EXTRACT PROVIDED Start Marker

Background: Vaccines against HIV have not been developed. We observed that HSV vectors induced durable host immunity in mice and macaques. In addition, some macaques vaccinated with HSV vectors expressing SIV proteins were protected against SIV challenge. These results indicated that HSV might be a good vector for generation of protective and durable immunity to HIV. Our current work aims to generate improved vaccine candidates through mutation of the HSV vector and enhanced expression of foreign antigens.

Methods: We constructed HSV vectors by homologous recombination into a virus encoding the green fluorescent protein (gfp) and screened for gfp-negative progeny. Protein expression was verified by Western blot and immunoprecipitation. Vectors were characterized for growth and cytotoxicity in tissue culture. Immunogenicity of the vector was evaluated in a mice by analyzing serum IgG ELISA titers.

Results: HSV vectors expressing E. coli ß-galactosidase, SIV gag, or SIV env proteins were generated in a multiple-deletion strain of HSV type 1 (d106) that lacks four viral proteins: ICP 4, ICP 22, ICP 27, and ICP 47. Because several of these genes have been implicated in host immune modulation following wt HSV infection, deletion of these proteins are expected to result in enhanced vector efficacy. The parental d106 virus was non-cytotoxic and was defective for growth in normal cells. Therefore, all vectors were passaged on complementing cells expressing ICP4 and ICP 27. Recombinant d106-ßgal, d106-SIV.gag, and d106-SIV.env were characterized by Western blot and immunoprecipitation and each showed high-level expression of antigen. Using a mouse model of infection, IgG antibody responses to the d106-ßgal vector indicated that this construct was immunogenic in vivo. Ongoing studies in mice will evaluate the immunogenicity of the d106-SIV.gag and d106-SIV.env constructs and determine the durability of host responses to these vectors. Studies in macaques are also being used to verify the utility of d106 as a vector system.

Conclusions: HSV vectors have shown promise for induction of durable host immune responses in animal models, but generation of more effective vaccines is essential. Using HSV-1 strain d106, we constructed and characterized novel SIV vectors, and we are currently testing their efficacy in vivo. The durability of responses generated by HSV vectors may make them a useful addition to prime-boost strategies currently being evaluated.

EXTRACT PROVIDED End Marker
GIVEN ENTRIES Start Marker

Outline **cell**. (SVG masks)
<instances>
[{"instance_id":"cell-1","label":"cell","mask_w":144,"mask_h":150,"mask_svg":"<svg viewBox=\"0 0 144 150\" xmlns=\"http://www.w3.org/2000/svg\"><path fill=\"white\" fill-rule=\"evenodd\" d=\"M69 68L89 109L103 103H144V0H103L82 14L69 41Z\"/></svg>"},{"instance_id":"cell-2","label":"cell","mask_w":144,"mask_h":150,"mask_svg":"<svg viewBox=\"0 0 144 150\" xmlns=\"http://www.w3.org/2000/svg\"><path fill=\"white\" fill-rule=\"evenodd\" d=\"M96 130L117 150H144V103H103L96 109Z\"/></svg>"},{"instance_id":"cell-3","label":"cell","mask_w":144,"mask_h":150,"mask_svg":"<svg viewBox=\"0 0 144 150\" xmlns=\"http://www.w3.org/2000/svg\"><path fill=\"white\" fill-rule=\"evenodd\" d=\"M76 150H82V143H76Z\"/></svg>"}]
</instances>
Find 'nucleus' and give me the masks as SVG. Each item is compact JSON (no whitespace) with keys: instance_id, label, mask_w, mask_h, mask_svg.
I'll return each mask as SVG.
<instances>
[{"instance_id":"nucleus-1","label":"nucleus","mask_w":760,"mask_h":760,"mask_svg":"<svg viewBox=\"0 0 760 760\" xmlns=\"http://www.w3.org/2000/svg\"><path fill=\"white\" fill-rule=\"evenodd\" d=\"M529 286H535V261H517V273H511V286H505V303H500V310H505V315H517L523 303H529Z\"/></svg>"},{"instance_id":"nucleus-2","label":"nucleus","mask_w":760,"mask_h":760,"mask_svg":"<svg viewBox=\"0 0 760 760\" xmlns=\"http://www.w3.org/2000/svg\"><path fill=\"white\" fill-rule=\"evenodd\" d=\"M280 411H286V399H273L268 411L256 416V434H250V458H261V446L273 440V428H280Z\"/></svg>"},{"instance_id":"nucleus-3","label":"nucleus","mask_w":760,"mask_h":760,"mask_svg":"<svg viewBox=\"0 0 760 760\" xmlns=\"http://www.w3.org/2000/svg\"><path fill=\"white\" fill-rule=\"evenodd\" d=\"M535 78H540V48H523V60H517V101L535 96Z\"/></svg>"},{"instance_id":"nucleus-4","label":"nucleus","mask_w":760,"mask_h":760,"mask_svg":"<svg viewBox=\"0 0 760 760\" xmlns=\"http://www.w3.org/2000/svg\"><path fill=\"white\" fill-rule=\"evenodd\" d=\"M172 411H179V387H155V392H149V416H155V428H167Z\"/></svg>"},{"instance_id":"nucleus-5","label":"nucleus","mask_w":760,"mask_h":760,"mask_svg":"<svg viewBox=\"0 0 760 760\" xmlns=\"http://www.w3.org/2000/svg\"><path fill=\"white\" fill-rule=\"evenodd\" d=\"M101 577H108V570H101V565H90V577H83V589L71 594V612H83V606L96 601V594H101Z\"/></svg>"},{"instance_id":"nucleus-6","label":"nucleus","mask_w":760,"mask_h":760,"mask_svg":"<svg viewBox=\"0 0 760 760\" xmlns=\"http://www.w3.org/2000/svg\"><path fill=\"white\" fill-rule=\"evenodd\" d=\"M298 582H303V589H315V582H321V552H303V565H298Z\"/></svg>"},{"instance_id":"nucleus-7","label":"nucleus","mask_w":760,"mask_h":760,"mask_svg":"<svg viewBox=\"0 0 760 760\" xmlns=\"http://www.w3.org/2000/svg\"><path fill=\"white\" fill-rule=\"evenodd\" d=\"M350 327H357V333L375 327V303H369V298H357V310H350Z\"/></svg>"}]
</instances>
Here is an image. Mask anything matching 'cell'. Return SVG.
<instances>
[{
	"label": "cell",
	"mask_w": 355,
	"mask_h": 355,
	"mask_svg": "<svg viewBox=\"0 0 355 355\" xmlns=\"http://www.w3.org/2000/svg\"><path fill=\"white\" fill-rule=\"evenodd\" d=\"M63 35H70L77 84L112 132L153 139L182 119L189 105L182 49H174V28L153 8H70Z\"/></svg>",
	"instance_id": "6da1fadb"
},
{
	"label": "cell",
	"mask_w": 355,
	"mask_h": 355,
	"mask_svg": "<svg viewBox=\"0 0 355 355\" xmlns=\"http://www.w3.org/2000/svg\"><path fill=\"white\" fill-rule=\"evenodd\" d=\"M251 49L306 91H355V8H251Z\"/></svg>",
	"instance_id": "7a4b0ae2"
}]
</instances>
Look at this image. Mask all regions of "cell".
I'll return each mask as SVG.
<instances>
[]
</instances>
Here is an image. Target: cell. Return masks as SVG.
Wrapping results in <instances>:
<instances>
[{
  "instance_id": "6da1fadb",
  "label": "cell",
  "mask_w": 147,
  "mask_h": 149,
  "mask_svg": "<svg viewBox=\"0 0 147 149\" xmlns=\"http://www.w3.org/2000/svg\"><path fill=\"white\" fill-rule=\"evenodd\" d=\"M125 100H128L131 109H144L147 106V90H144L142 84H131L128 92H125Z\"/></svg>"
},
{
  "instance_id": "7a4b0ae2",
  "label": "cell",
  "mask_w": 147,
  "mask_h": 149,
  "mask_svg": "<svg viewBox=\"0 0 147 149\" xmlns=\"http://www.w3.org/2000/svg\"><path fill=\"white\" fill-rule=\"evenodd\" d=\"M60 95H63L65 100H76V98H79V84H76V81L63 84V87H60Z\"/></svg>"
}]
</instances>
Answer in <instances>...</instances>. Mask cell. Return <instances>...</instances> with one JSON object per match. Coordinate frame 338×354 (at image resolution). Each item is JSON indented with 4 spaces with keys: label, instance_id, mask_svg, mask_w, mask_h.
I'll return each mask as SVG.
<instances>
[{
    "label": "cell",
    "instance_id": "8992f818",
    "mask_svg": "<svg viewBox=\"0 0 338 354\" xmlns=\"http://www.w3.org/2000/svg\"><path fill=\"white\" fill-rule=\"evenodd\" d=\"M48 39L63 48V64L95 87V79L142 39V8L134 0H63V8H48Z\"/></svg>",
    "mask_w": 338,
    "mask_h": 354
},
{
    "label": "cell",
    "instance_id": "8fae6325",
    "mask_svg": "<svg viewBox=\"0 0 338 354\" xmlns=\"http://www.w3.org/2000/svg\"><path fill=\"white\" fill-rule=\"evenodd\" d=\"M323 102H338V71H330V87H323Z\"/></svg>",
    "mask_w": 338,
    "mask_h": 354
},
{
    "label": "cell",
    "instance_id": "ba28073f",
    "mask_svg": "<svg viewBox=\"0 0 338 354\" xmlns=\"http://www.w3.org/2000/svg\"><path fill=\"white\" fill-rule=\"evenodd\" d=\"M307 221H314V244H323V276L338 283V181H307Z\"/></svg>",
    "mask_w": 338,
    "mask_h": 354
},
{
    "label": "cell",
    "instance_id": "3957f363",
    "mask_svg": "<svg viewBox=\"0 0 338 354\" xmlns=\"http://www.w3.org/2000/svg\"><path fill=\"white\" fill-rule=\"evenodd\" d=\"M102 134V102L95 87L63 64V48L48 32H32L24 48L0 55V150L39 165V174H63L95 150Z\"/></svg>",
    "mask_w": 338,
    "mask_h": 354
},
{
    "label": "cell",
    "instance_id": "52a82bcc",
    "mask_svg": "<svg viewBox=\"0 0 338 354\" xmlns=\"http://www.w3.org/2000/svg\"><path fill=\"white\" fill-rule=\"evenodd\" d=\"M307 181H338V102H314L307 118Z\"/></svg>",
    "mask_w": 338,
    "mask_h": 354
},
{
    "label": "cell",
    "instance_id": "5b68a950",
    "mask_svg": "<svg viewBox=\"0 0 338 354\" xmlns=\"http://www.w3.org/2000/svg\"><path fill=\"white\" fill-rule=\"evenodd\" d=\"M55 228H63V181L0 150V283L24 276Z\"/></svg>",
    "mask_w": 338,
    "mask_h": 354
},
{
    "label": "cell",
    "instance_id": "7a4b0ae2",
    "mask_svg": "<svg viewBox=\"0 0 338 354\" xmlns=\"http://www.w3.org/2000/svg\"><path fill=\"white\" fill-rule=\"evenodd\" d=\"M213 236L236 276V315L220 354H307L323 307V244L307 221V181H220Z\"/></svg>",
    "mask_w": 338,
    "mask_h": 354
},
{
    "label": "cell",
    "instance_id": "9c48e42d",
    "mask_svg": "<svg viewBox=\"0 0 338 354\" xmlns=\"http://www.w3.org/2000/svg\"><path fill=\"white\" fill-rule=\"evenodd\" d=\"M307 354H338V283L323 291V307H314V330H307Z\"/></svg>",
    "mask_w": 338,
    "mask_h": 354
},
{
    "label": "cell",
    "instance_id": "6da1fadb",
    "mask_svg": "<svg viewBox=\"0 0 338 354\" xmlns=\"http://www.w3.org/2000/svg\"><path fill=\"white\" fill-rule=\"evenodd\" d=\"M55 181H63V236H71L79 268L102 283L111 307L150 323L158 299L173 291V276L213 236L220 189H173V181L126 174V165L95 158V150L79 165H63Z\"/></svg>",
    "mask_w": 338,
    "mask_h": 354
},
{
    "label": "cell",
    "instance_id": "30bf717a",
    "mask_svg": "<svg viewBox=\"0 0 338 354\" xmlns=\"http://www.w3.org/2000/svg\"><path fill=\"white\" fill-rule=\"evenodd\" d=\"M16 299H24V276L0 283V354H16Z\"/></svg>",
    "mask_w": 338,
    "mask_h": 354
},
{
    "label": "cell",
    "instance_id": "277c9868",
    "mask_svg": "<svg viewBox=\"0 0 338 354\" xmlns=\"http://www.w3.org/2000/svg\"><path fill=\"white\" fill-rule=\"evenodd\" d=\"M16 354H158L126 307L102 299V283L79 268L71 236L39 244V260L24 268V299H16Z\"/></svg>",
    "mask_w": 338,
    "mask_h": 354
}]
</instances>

GIVEN ENTRIES End Marker

WHAT TO WORK ON »
1. Write out the part of the HSV vector abstract that opens with the words containing "Conclusions: HSV vectors" and closes with "currently being evaluated.".
2. State whether each statement agrees with the HSV vector abstract, answering yes or no and quoting the deciding words: (a) the d106 strain lacks ICP 4, ICP 22, ICP 27, and ICP 47; (b) the parental d106 virus grew well in normal cells; (c) immunogenicity in mice was assessed through serum IgG ELISA titers.
Rely on the HSV vector abstract alone.

SOLUTION SET »
1.
Conclusions: HSV vectors have shown promise for induction of durable host immune responses in animal models, but generation of more effective vaccines is essential. Using HSV-1 strain d106, we constructed and characterized novel SIV vectors, and we are currently testing their efficacy in vivo. The durability of responses generated by HSV vectors may make them a useful addition to prime-boost strategies currently being evaluated.

2.
(a) Yes: "lacks four viral proteins: ICP 4, ICP 22, ICP 27, and ICP 47"
(b) No: "was defective for growth in normal cells"
(c) Yes: "by analyzing serum IgG ELISA titers"